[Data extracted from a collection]
_ _ _ _ _ _ _

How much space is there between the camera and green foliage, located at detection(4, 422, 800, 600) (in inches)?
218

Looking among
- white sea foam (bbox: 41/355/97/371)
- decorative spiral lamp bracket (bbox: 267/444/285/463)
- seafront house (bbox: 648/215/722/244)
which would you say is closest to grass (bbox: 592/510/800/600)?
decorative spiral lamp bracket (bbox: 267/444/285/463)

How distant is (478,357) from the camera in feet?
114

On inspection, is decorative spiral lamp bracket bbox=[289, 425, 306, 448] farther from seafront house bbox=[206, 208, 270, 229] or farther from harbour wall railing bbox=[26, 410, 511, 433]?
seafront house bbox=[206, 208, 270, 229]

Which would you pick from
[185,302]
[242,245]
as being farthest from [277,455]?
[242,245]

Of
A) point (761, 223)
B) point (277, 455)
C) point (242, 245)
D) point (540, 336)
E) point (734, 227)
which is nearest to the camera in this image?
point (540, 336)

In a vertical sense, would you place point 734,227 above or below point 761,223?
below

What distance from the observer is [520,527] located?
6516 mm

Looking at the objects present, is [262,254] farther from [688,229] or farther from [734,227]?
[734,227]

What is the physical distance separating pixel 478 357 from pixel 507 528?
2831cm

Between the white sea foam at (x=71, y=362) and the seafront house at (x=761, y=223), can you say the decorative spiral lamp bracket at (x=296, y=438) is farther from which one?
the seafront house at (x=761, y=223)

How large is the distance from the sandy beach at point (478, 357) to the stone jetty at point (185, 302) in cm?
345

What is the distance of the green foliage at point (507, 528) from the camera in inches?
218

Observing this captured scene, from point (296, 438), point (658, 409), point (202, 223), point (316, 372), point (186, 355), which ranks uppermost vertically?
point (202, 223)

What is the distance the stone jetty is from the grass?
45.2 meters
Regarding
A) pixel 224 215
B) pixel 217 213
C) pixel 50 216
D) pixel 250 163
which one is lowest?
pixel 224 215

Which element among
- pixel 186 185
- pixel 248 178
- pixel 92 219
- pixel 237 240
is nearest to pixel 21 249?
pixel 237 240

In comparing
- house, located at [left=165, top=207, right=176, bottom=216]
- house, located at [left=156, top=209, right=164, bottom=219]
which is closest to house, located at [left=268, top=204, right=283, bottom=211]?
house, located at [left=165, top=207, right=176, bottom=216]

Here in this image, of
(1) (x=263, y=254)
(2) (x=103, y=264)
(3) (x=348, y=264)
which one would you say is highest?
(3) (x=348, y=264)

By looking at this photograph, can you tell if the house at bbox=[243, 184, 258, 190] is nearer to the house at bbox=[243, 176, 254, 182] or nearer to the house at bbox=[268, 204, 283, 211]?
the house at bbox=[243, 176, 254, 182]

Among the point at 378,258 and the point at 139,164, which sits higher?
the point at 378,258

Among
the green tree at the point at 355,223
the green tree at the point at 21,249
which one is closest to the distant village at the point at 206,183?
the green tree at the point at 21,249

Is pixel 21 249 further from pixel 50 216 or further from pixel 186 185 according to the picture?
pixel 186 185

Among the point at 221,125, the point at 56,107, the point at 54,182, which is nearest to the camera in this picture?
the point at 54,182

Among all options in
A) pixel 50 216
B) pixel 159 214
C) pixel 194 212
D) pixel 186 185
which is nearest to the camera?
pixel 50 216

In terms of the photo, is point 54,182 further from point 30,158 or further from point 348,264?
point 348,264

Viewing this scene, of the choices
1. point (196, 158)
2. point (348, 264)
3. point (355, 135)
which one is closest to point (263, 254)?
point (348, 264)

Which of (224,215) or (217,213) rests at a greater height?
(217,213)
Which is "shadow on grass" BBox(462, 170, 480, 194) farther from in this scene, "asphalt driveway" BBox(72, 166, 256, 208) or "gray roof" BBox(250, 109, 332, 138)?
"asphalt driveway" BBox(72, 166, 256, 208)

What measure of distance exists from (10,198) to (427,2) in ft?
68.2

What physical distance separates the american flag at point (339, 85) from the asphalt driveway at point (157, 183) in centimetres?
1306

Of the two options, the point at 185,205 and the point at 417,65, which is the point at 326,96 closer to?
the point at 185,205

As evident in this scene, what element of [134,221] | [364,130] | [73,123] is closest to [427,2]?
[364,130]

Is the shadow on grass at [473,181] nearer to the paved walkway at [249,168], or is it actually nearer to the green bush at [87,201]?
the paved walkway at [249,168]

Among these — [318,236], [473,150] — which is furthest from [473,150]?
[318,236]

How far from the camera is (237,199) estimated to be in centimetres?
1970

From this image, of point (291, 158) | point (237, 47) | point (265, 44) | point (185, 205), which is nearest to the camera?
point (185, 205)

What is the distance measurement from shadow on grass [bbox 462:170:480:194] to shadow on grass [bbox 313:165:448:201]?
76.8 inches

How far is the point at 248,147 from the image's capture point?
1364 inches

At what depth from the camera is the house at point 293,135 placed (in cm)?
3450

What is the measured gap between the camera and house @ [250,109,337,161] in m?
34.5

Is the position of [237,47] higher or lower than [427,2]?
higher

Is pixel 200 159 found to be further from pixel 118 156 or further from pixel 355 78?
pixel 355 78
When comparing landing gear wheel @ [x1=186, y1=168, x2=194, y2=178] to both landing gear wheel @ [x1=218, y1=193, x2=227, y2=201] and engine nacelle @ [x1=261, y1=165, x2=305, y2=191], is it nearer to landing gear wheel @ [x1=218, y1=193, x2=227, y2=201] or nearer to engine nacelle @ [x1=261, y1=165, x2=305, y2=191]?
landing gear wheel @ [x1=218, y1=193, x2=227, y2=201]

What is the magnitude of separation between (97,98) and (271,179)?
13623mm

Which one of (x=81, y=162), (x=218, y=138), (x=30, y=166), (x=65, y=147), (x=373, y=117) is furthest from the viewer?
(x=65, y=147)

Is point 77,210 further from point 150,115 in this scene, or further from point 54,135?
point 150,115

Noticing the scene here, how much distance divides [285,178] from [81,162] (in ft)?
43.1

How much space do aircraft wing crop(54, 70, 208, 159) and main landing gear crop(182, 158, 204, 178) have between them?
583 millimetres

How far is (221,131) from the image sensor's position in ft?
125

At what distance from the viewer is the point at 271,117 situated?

_ _ _ _ _ _ _

> [WHAT YOU SHOULD DO]: Return every line from the one holding "How far is the" through the end of the data, exactly as it appears, with both ends kept and nothing else.

> [WRITTEN ANSWER]:
How far is the point at 248,147 from the image's capture point?
1364 inches

At what depth from the camera is the house at point 293,135 placed (in cm)?
3450

What is the measured gap between the camera and house @ [250,109,337,161] in m?
34.5

Is the position of [237,47] higher or lower than [427,2]?
higher

Is pixel 200 159 found to be further from pixel 118 156 or further from pixel 355 78?
pixel 355 78
When comparing landing gear wheel @ [x1=186, y1=168, x2=194, y2=178] to both landing gear wheel @ [x1=218, y1=193, x2=227, y2=201] and engine nacelle @ [x1=261, y1=165, x2=305, y2=191], is it nearer to landing gear wheel @ [x1=218, y1=193, x2=227, y2=201] or nearer to engine nacelle @ [x1=261, y1=165, x2=305, y2=191]?
landing gear wheel @ [x1=218, y1=193, x2=227, y2=201]

What is the magnitude of separation between (97,98) and (271,179)?
13623mm

Which one of (x=81, y=162), (x=218, y=138), (x=30, y=166), (x=65, y=147), (x=373, y=117) is furthest from the viewer?
(x=65, y=147)

Is point 77,210 further from point 150,115 in this scene, or further from point 54,135?
point 150,115

Noticing the scene here, how much distance divides [285,178] from [81,162] (in ft)?
43.1

How much space do aircraft wing crop(54, 70, 208, 159) and main landing gear crop(182, 158, 204, 178) have between them?
583 millimetres

How far is (221,131) from the image sensor's position in ft?
125

At what distance from the viewer is the point at 271,117 situated?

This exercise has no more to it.